Update the material from the line with "Which of person" through the end, putting "garden umbrella" wherever "patio umbrella" appears and keeping everything else the same.

*-*-*

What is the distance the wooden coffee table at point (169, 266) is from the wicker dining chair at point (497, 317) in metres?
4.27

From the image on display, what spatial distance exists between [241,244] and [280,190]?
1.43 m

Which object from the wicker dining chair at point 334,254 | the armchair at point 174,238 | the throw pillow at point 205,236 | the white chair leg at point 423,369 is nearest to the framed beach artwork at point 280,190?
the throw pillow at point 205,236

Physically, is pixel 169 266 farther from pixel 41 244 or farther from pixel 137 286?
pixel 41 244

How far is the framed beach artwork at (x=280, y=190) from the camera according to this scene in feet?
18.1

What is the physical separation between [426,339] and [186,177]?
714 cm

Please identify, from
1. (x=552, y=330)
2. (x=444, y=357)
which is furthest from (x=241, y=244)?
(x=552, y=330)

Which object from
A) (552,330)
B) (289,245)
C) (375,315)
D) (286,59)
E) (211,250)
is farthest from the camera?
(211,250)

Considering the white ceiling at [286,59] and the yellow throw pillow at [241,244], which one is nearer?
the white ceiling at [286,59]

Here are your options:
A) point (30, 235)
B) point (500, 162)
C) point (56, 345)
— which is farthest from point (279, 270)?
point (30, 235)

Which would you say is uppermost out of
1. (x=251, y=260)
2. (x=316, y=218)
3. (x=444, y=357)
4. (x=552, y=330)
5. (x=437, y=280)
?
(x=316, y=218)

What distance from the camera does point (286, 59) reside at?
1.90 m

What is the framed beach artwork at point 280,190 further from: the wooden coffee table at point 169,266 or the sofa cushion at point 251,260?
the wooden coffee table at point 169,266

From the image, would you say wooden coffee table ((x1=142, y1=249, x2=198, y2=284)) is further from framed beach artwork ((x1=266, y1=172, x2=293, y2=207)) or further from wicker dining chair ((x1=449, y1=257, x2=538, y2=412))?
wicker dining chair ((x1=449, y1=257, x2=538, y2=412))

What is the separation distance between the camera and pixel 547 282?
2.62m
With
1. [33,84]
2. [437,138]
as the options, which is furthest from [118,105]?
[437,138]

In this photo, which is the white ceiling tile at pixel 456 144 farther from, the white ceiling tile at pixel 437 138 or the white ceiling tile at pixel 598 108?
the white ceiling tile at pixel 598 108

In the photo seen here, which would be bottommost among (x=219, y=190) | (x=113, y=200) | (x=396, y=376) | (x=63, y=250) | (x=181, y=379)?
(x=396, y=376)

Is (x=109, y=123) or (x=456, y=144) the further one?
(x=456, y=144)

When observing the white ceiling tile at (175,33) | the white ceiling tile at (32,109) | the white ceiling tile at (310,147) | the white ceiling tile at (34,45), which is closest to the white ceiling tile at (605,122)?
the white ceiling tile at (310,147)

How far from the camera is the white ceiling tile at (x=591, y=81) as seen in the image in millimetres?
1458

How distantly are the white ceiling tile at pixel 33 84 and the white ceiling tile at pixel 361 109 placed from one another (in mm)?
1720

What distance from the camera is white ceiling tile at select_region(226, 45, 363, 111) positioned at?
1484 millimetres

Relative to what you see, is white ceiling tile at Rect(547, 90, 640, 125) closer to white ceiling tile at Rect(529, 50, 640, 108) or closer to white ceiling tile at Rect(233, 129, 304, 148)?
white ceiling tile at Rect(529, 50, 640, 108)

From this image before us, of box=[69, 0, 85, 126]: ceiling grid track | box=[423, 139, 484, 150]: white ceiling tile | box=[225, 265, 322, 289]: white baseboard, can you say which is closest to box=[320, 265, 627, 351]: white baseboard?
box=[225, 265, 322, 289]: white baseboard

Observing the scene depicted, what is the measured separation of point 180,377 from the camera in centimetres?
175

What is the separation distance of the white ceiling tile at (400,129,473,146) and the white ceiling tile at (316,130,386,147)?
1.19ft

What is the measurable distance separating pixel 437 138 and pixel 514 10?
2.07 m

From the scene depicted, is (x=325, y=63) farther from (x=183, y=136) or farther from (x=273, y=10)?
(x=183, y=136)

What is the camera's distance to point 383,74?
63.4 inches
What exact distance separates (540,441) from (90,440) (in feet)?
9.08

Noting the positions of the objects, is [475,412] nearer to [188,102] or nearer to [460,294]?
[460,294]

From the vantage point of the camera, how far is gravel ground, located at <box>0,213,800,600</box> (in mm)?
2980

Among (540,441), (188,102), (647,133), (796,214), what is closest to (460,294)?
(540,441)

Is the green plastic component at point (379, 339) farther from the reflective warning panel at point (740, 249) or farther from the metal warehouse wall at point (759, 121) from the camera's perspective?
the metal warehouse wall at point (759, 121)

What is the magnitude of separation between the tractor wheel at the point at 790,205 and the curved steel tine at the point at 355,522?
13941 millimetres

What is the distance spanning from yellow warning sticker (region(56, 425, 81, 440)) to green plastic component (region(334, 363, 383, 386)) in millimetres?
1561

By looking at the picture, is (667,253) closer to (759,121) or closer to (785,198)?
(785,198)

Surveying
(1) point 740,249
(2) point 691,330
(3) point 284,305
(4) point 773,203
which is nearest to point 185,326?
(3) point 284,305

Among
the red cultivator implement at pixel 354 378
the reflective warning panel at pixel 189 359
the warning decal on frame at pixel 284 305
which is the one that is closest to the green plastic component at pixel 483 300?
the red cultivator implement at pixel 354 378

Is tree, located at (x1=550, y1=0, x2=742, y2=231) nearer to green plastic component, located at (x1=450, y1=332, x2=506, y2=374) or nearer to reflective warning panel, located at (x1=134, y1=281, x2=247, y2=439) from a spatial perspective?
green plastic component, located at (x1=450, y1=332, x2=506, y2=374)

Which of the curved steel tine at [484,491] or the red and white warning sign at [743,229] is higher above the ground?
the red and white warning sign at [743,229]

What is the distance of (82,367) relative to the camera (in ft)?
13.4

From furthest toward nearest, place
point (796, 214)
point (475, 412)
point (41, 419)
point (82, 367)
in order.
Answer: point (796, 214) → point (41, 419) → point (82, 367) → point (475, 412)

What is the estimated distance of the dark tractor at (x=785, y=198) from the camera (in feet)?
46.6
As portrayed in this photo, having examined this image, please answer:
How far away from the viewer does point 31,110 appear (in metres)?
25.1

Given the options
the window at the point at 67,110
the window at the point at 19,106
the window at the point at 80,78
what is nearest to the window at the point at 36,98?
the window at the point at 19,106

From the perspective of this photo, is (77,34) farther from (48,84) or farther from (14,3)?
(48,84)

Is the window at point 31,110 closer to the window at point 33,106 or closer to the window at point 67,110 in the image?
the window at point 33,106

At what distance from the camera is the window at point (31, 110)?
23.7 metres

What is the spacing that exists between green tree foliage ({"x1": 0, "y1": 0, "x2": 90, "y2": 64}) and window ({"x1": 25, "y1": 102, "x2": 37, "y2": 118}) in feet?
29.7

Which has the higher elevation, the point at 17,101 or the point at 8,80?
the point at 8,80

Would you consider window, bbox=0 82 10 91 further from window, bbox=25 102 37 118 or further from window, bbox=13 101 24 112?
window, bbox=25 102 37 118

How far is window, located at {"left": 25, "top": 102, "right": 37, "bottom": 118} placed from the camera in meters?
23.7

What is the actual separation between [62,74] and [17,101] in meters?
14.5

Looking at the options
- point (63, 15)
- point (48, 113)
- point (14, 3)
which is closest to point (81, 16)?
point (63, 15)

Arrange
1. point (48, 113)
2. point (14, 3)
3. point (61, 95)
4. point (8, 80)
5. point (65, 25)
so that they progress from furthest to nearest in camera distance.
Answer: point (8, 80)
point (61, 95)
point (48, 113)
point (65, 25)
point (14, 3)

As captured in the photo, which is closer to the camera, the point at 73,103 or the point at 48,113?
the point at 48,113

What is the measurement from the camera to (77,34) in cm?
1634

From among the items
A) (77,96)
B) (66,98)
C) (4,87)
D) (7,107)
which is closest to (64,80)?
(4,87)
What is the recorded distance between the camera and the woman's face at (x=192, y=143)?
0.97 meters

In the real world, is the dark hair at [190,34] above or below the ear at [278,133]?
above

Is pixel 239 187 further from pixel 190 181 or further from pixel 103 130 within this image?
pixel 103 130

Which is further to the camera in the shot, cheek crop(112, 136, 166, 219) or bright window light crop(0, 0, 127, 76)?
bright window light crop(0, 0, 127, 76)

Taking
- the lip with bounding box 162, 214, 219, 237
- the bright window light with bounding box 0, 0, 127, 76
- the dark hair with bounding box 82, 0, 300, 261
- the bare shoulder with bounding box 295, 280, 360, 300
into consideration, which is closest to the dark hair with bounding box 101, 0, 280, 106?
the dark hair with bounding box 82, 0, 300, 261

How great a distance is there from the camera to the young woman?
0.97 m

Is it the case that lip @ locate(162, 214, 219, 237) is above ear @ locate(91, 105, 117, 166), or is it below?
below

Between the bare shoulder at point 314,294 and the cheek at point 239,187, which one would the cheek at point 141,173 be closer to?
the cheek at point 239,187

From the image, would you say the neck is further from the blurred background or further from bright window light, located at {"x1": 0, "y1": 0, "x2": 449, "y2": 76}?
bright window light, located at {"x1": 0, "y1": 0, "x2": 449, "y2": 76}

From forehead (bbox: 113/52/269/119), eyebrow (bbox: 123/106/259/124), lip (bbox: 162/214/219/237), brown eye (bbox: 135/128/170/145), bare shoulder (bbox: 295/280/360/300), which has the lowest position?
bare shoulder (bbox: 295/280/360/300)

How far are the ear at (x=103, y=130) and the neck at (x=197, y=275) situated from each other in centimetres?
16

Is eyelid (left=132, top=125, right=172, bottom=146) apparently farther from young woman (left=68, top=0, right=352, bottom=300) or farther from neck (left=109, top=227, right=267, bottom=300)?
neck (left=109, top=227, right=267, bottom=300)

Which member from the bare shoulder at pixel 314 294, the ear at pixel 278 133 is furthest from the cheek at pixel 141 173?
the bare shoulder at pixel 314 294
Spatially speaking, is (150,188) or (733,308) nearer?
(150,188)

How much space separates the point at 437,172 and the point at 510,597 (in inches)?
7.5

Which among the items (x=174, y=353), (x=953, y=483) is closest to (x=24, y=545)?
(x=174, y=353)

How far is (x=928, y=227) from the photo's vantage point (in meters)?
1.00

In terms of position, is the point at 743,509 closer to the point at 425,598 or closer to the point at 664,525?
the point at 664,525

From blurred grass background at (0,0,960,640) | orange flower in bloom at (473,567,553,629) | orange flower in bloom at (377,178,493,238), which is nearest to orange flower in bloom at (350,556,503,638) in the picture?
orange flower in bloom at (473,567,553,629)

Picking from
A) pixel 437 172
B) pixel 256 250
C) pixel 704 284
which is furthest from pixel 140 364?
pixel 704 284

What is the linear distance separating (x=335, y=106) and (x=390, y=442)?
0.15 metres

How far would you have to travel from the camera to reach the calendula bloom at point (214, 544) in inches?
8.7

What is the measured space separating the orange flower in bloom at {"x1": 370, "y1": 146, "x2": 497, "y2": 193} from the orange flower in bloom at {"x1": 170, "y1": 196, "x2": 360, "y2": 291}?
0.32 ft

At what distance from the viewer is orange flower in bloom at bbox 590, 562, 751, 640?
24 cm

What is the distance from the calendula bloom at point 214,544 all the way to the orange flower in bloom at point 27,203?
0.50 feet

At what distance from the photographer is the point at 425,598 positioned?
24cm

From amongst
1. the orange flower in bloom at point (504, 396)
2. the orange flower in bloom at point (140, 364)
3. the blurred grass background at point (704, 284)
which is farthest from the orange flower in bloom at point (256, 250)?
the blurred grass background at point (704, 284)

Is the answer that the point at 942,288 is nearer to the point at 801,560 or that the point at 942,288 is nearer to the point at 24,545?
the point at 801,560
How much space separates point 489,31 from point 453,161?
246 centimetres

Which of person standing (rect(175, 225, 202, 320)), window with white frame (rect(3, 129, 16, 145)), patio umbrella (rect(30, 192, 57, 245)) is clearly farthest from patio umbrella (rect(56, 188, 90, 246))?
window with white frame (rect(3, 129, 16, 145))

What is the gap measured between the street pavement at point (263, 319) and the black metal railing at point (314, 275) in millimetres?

*-*-*

• Output
Which of person standing (rect(175, 225, 202, 320)), window with white frame (rect(3, 129, 16, 145)), garden umbrella (rect(30, 192, 57, 245)) is clearly farthest from garden umbrella (rect(56, 188, 90, 246))?
window with white frame (rect(3, 129, 16, 145))

What is the gap measured between the street pavement at point (263, 319) and the black metal railing at point (314, 275) in millimetres?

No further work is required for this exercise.